For patients in ASA class V, who are moribund, only emergency treatment would ever be provided. Such patients may be sedated for medical reasons but rarely for the purpose of providing dental treatment.
It is important to note that the ASA classification is not infallible, and there is some overlap between categories. However, it does represent a relatively simple means of determining the risk of sedation. It is, therefore, essential to assess patients on an individual basis taking into consideration all elements of their medical and social history.
It can be difficult to classify patients with multiple conditions, for example a mildly asthmatic patient who has well‐controlled diabetes. Where any condition falls into the higher ASA group this should be recorded as their physical status and the patient treated accordingly. In this way, the risk to the patient is reduced and the dental treatment can be provided safely and effectively.
Relevance of Specific Medical Conditions
To accurately assess and categorise the medical fitness of a patient for sedation, the dental clinician must have a clear understanding of specific pathological and physiological processes and their relevance to sedation practice.
Disease of the heart and circulatory system will affect a patient’s fitness for treatment under sedation. In the Western world a high proportion of the population suffer from ischaemic heart disease and have a history of angina or a myocardial infarct. Other conditions such as valvular or congenital heart disease may also present to the dental clinician. In these patients the stress associated with dental treatment can lead to high levels of circulating adrenaline. This in turn causes tachycardia and hypertension, thereby increasing the load on the heart. When the cardiac status is already compromised stress may induce an acute exacerbation of the medical condition. The classic example of this would be the patient with stress‐induced angina, who is at increased risk from acute myocardial infarction.
Hypertension resulting from vascular or renal disease affects many people, especially with increasing age.
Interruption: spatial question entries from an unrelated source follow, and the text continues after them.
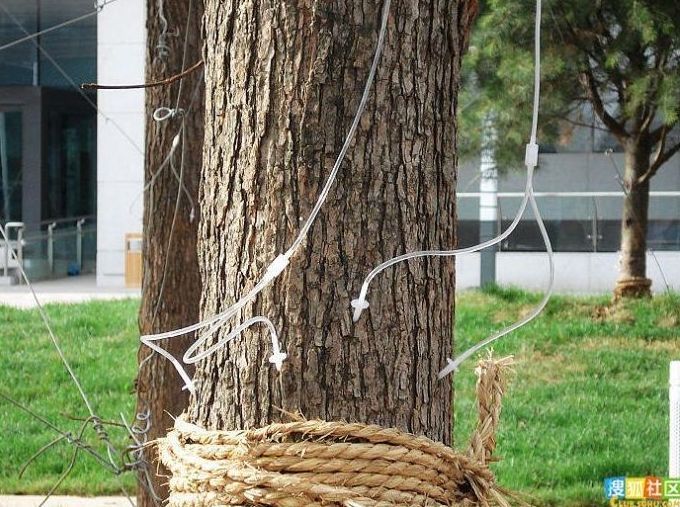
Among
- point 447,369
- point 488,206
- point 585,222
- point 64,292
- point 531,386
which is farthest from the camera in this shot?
point 64,292

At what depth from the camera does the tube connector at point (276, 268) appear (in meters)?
1.56

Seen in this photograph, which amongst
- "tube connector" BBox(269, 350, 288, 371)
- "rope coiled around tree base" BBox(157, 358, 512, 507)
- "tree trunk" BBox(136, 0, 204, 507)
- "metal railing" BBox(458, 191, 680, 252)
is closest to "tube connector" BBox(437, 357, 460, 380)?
"rope coiled around tree base" BBox(157, 358, 512, 507)

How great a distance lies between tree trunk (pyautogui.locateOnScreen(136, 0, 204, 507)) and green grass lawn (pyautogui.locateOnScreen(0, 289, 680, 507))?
1.84 metres

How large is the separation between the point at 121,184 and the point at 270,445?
15.9 m

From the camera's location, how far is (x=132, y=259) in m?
16.7

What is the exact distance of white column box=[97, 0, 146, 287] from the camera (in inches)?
655

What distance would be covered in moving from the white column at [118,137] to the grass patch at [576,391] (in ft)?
23.2

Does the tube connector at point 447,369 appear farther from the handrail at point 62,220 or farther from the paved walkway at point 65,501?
the handrail at point 62,220

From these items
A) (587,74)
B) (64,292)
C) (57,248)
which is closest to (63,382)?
(587,74)

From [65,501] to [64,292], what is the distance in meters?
9.32

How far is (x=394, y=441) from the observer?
154cm

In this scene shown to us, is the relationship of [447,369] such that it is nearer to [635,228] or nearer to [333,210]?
[333,210]

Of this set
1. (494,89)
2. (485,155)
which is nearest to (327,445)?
(494,89)

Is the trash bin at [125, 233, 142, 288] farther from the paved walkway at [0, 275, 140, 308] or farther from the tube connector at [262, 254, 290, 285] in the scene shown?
the tube connector at [262, 254, 290, 285]
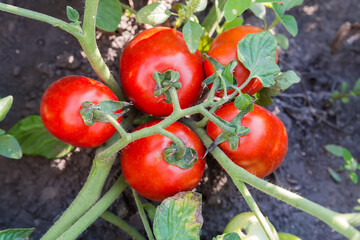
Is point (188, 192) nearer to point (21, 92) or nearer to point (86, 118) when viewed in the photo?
point (86, 118)

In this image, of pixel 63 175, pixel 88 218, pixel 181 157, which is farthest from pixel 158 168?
pixel 63 175

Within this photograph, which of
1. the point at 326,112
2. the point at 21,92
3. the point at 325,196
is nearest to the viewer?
the point at 21,92

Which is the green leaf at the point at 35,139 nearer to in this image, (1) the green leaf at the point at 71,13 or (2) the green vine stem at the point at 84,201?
(2) the green vine stem at the point at 84,201

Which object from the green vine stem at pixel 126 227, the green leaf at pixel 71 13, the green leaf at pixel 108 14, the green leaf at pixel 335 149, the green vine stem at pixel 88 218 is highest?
the green leaf at pixel 71 13

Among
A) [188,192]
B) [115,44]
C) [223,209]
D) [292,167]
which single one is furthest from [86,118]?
[292,167]

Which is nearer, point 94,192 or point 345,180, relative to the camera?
point 94,192

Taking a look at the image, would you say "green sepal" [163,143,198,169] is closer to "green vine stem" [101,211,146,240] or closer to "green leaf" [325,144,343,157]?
"green vine stem" [101,211,146,240]

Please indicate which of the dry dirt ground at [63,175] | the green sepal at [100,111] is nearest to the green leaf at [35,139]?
the dry dirt ground at [63,175]
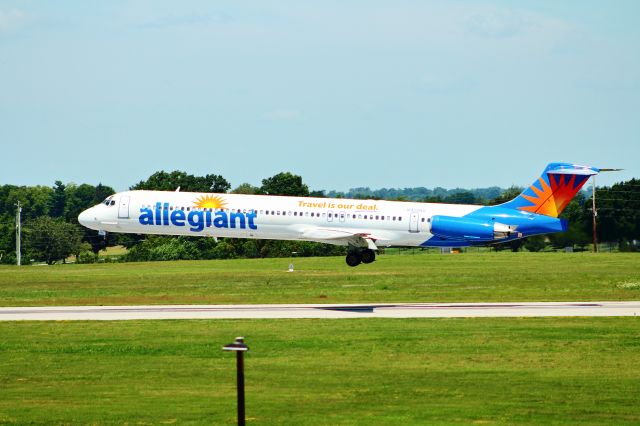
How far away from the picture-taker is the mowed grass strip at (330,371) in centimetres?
2970

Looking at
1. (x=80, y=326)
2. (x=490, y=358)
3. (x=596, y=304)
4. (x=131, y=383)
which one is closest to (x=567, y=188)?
(x=596, y=304)

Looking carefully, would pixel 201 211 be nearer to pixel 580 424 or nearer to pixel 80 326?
pixel 80 326

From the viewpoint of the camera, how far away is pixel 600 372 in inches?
1414

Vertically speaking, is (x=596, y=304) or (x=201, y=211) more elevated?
(x=201, y=211)

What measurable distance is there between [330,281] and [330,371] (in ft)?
120

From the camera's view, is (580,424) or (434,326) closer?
(580,424)

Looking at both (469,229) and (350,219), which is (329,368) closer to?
(350,219)

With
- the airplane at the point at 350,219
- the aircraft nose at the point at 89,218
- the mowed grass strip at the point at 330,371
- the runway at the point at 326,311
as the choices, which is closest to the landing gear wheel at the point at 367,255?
the airplane at the point at 350,219

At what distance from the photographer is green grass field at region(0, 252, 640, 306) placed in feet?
203

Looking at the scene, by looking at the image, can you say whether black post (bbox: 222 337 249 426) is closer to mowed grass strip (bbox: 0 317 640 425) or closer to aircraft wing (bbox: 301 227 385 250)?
mowed grass strip (bbox: 0 317 640 425)

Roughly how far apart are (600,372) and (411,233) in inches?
1089

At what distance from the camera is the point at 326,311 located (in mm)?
52875

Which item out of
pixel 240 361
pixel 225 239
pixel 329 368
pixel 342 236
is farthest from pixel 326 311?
pixel 225 239

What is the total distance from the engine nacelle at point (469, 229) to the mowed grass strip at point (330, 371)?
1417cm
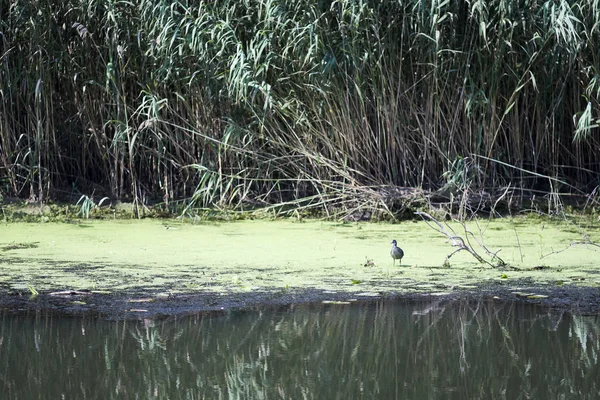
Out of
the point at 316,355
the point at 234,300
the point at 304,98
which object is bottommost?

The stress of treatment and the effects of the sedation agent can cause significant fluctuations in blood pressure.
Patients with a blood pressure below 160/95 mmHg should be able to receive sedation safely in dental practice. If the resting blood pressure is above this level, referral for medical evaluation before sedation is essential. In this regard, the diastolic reading is probably the more significant of the two values. As mentioned earlier, however, it is sudden changes in blood pressure that give rise to greater concern than the initial readings.
Although patients with cardiovascular disease benefit considerably from receiving treatment under sedation, they do present a special risk. Their limited ability to cope with stress increases the chance of an acute exacerbation of the disease during the sedation appointment. Many are also taking cardio‐active medications which can interact with sedation agents.
Virtually all sedation agents cause some degree of respiratory depression, therefore good respiratory function is essential for patients undergoing sedation. Healthy patients with a normal respiratory capacity are able to compensate for the mild depressive effects of sedation drugs. However, patients with respiratory disease have less respiratory reserve and can easily become deoxygenated under sedation.